Translated SRL, Italy
Translated is a Language Service Provider managing more than 60,000 professional translators in over 110 countries, covering over 80 languages, with more than 19,000 customers. The company was founded in 1999 and grew into a multimillion dollar business, currently employing 16 people in Rome, Italy. Human and machine translation services are made available through a web API. Translated has created MyMemory, the world's largest translation memory that was built collaboratively via a combination of machine translation with over 430 million human contributions by the end of 2010. Translated is focused on serving large businesses, start-up and web 2.0 companies that need to speed-up and automate their globalization processes. Customers include IBM, Hewlett-Packard, the European Commission and thousands of fast growing start-ups.
Hermes Traducciones y Servicios Lingüísticos, SL, Spain
Hermes has vast experience in localisation: since 1991 as a company and 6 years before Hermes Traducciones in Digital Equipment Corporation’s (now Hewlett-Packard) Local Engineering Group.
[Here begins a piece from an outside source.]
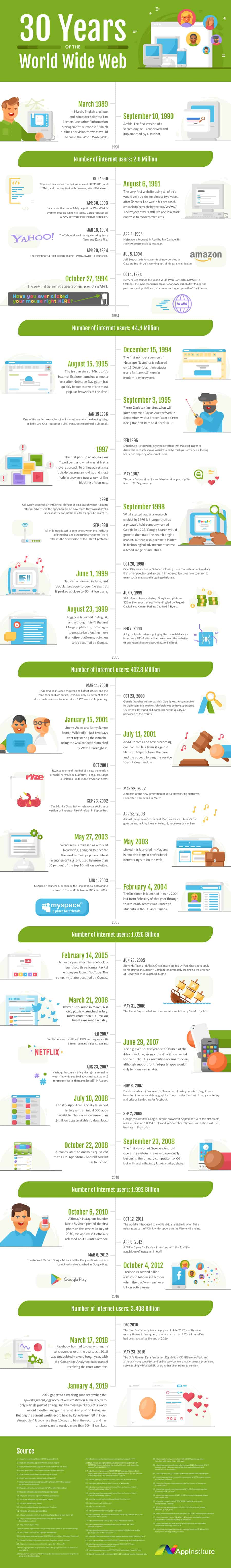 30 years of world wide web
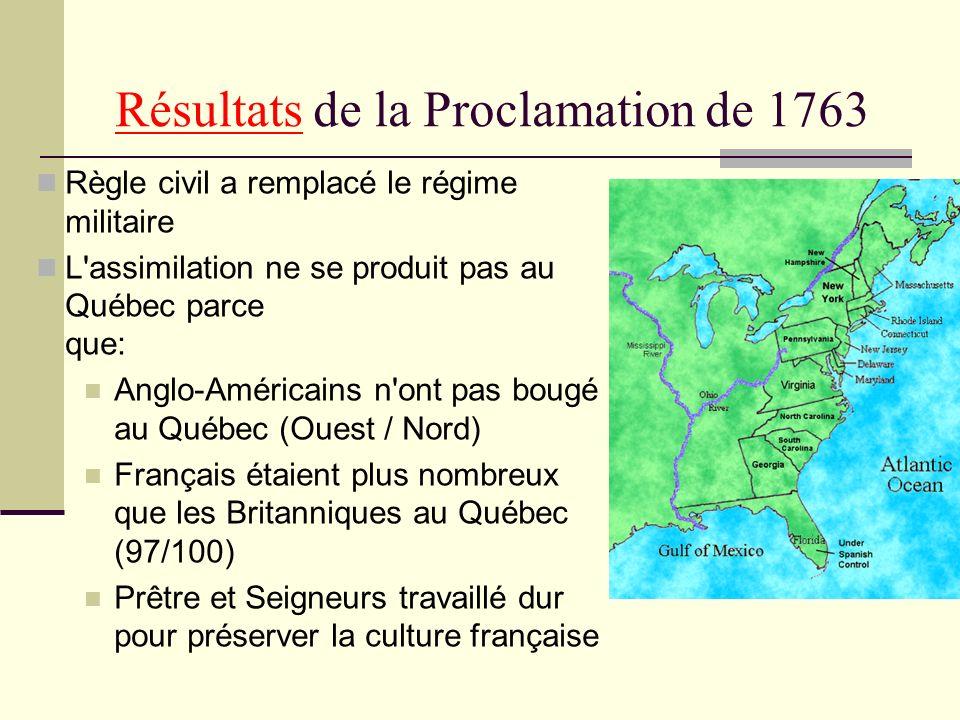 Résultats de la Proclamation de 1763 Règle civil a remplacé le régime militaire L'assimilation ne se produit pas au Québec parce que: Anglo-Américains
The company has more than 50,000 localisation projects since opened (including multilingual projects). The company has broad knowledge and experience in computer-assisted translation software and specific localisation software, including SDL Trados, memoQ, Déjà Vu, IBM TranslationManager, Star Transit, WordFast, Catalyst, Passolo, Across, Idiom World Server, Microsoft Helium and Microsoft Localisation Studio, among others.
Associated Partners:
Wordfast, France
Wordfast is the leading Translation Technology provider for cross- platform technologies in the world of localization. Wordfast’s core technology, the Wordfast translation tool, is used by over 20,000 licensed users worldwide. Hundreds of universities have adopted Wordfast in their curriculum. Wordfast maintains a large R&D department in Europe in the areas of language technology and computational linguistics: in France, Czech Republic, Serbia, Belgium, etc.
Etrad – Traducciones en línea, Argentina
Etrad is an independent language services company located in Buenos Aires, Argentina. It specializes mostly in bilingual translation, according to requirements in South America, and processes texts from and into English, Spanish (Latin American, Mexican, US and Peninsular), Portuguese, French, German and Italian languages as well as other languages. Every member of the translation team holds a Degree on Translation from an Argentinean University and all of them are registered at Colegio de Traductores Públicos de la Ciudad de Buenos Aires. Etrad has extensive experience with Computer Assisted Translation software and uses many tools to assist the whole translation team (terminologists, translators, editors, reviewers/proofreaders, technical experts, computer experts, etc.). Etrad also trains professionals, students and teachers in the use of these tools.